### YOUR ASSIGNMENT
Would you give the entries below again in full, exactly as they stand?

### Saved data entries
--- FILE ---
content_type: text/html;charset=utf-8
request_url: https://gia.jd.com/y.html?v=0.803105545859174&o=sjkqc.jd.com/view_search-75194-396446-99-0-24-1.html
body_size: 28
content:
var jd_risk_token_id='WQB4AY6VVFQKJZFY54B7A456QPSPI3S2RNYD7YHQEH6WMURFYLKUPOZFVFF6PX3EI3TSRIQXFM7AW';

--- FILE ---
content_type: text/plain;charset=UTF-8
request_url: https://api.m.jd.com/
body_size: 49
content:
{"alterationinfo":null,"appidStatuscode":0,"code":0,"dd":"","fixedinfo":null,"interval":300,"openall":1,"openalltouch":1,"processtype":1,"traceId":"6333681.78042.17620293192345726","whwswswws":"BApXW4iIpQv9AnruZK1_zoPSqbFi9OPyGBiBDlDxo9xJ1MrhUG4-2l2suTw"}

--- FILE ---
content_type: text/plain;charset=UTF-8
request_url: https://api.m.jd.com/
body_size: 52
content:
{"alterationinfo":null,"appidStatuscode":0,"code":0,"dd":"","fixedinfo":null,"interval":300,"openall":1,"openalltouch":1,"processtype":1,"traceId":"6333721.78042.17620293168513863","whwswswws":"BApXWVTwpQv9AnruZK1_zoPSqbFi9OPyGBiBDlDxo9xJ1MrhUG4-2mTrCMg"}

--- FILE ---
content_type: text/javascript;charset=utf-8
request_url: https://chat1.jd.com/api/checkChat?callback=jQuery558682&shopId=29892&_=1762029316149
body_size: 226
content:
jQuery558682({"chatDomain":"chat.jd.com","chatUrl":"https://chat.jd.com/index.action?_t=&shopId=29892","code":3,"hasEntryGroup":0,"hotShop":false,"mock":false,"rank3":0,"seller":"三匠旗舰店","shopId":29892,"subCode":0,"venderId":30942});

### YOUR SOLUTION
--- FILE ---
content_type: text/html;charset=utf-8
request_url: https://gia.jd.com/y.html?v=0.803105545859174&o=sjkqc.jd.com/view_search-75194-396446-99-0-24-1.html
body_size: 28
content:
var jd_risk_token_id='WQB4AY6VVFQKJZFY54B7A456QPSPI3S2RNYD7YHQEH6WMURFYLKUPOZFVFF6PX3EI3TSRIQXFM7AW';

--- FILE ---
content_type: text/plain;charset=UTF-8
request_url: https://api.m.jd.com/
body_size: 49
content:
{"alterationinfo":null,"appidStatuscode":0,"code":0,"dd":"","fixedinfo":null,"interval":300,"openall":1,"openalltouch":1,"processtype":1,"traceId":"6333681.78042.17620293192345726","whwswswws":"BApXW4iIpQv9AnruZK1_zoPSqbFi9OPyGBiBDlDxo9xJ1MrhUG4-2l2suTw"}

--- FILE ---
content_type: text/plain;charset=UTF-8
request_url: https://api.m.jd.com/
body_size: 52
content:
{"alterationinfo":null,"appidStatuscode":0,"code":0,"dd":"","fixedinfo":null,"interval":300,"openall":1,"openalltouch":1,"processtype":1,"traceId":"6333721.78042.17620293168513863","whwswswws":"BApXWVTwpQv9AnruZK1_zoPSqbFi9OPyGBiBDlDxo9xJ1MrhUG4-2mTrCMg"}

--- FILE ---
content_type: text/javascript;charset=utf-8
request_url: https://chat1.jd.com/api/checkChat?callback=jQuery558682&shopId=29892&_=1762029316149
body_size: 226
content:
jQuery558682({"chatDomain":"chat.jd.com","chatUrl":"https://chat.jd.com/index.action?_t=&shopId=29892","code":3,"hasEntryGroup":0,"hotShop":false,"mock":false,"rank3":0,"seller":"三匠旗舰店","shopId":29892,"subCode":0,"venderId":30942});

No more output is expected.